Gerakan feminisme pun berkembang mencari cara untuk menemukan akar masalahnya dan menawarkan solusi sesuai dengan ideologi apa yang diyakini. Mengikut hal tersebut, banyak dari kita juga mulai mengubah cara pandang bahkan cara hidup sebagai bagian dari bentuk perlawanan.
Namun yang jadi pertanyaan, apakah kebiasaan-kebiasaan seperti memilah sampah, memakai pembalut kain, membawa tumbler, berhenti membeli pakaian, ikut aksi, bahkan mengorganisir petani, sudah cukup memberikan kontribusi dalam mengatasi krisis lingkungan?
Saya atau kalian pasti telah banyak menyaksikan perempuan dalam potret krisis lingkungan. Dimana perempuan mengalami berbagai situasi, mulai dari kekerasan fisik, ketakutan, trauma, stigma buruk, beban berlapis, kekerasan seksual, kekerasan ekonomi, bahkan kematian (baca: femisida).
“Perempuan tidak diakui sebagai subjek,” kalau kata Suryani (Koordinator Solidaritas Perempuan Anging Mamiri), yang kemudian membuat Perempuan terdiskriminasi nya dalam ruang-ruang pengambilan keputusan terkait pengelolaan lingkungan.

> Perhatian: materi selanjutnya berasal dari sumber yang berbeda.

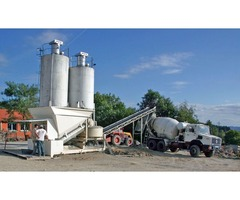 Mobile concrete plant SUMAB  C15-1200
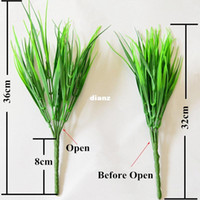 New Arrive Green Grass Artificial Plants For Plastic Flowers...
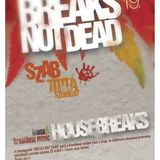BUNKERBREAKS_NOT_DEAD_RECORDED_AT_BAR_TITITA_2011_DJHEROLDSZABI
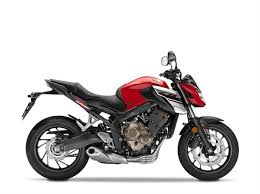 2018 honda bike 125. wonderful 125 2018 honda cb650f review of specs  changes  naked cbr sport bike  streetfighter cbr650f on honda bike 125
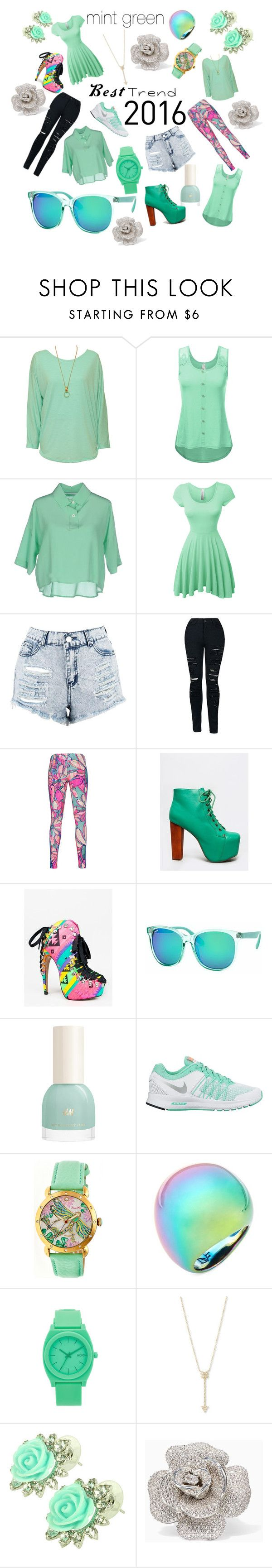 """mint green"" by katondrac ❤ liked on Polyvore featuring WearAll, Lucio Vanotti, LE3NO, Boohoo, adidas Originals, Jeffrey Campbell, Red Kiss, Polar, NIKE and Diane Von Furstenberg"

Sebagai seorang feminis, saya ingin mengajak pembaca untuk sedikit merefleksikan bagaimana ragam feminisme melihat krisis lingkungan.
Feminisme dapat dibagi menjadi beberapa elemen yang berlawanan seperti feminisme liberal, feminisme sosialis, feminisme Marxis, dan postfeminisme, serta ekofeminisme. Representasi yang berbeda dari strategi penindasan dan pembebasan perempuan juga mempengaruhi pandangan yang berbeda tentang hubungan perempuan dengan alam dan strategi untuk mengatasi krisis lingkungan.
Feminisme liberal akhirnya muncul pada tahun 1960-an. Feminisme liberal ini didasarkan pada filosofi liberal dan melihat perempuan dengan cara yang sama seperti laki-laki. Artinya, keduanya adalah individu yang rasional dan memiliki otonomi pribadi. Dengan kata lain, perempuan juga memiliki hak asasi manusia dan hukum yang sama dengan laki-laki.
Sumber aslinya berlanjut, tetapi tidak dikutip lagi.